→ **What you have to do**
Print the records below exactly, omitting all pictures.

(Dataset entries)
>>>
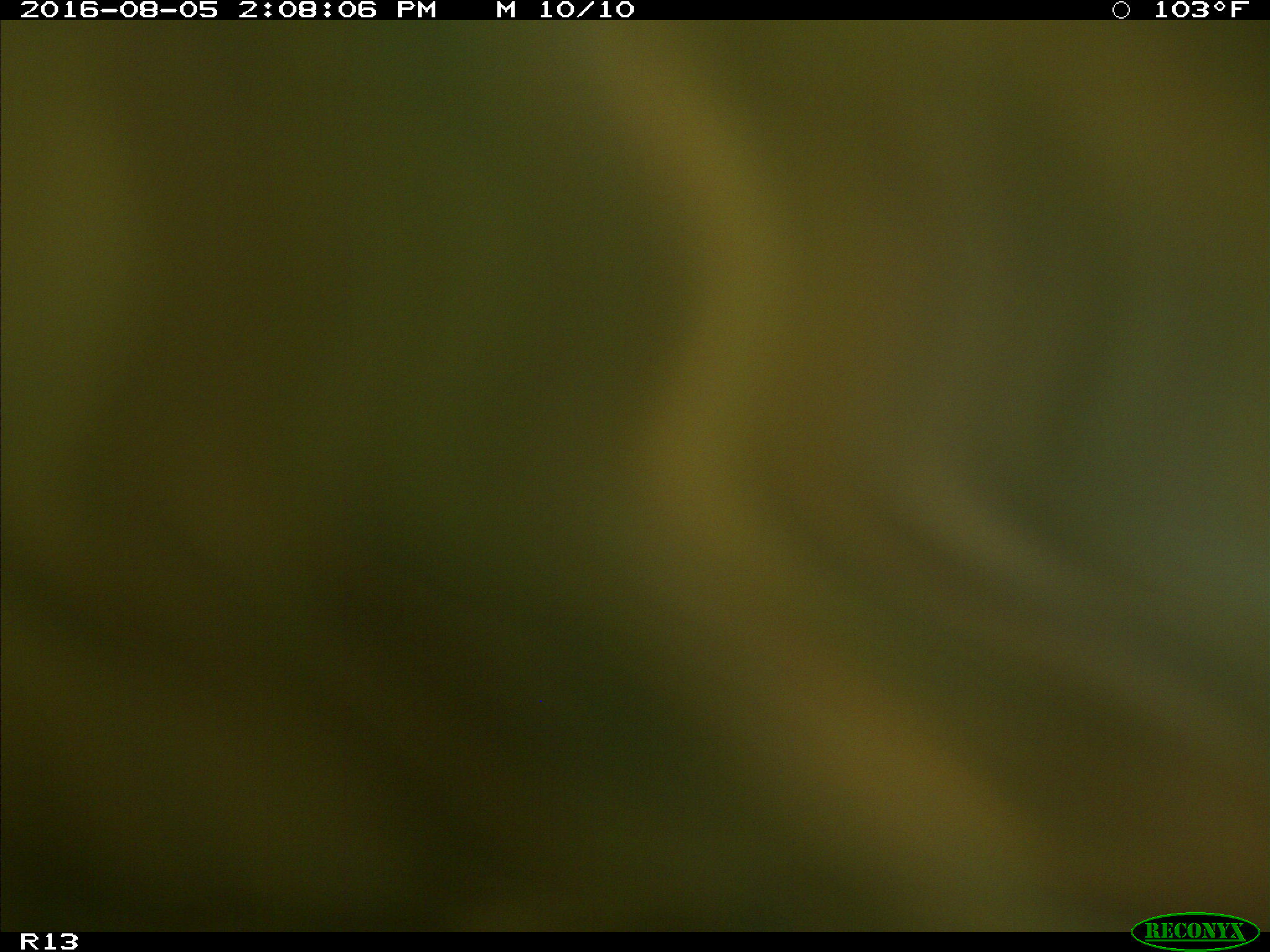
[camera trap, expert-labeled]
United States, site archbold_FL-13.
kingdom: Animalia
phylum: Chordata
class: Mammalia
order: Artiodactyla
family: Bovidae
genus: Bos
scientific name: Bos taurus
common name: domestic cow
<<<
→ **Result of the exercise**
[camera trap, expert-labeled]
United States, site archbold_FL-13.
kingdom: Animalia
phylum: Chordata
class: Mammalia
order: Artiodactyla
family: Bovidae
genus: Bos
scientific name: Bos taurus
common name: domestic cow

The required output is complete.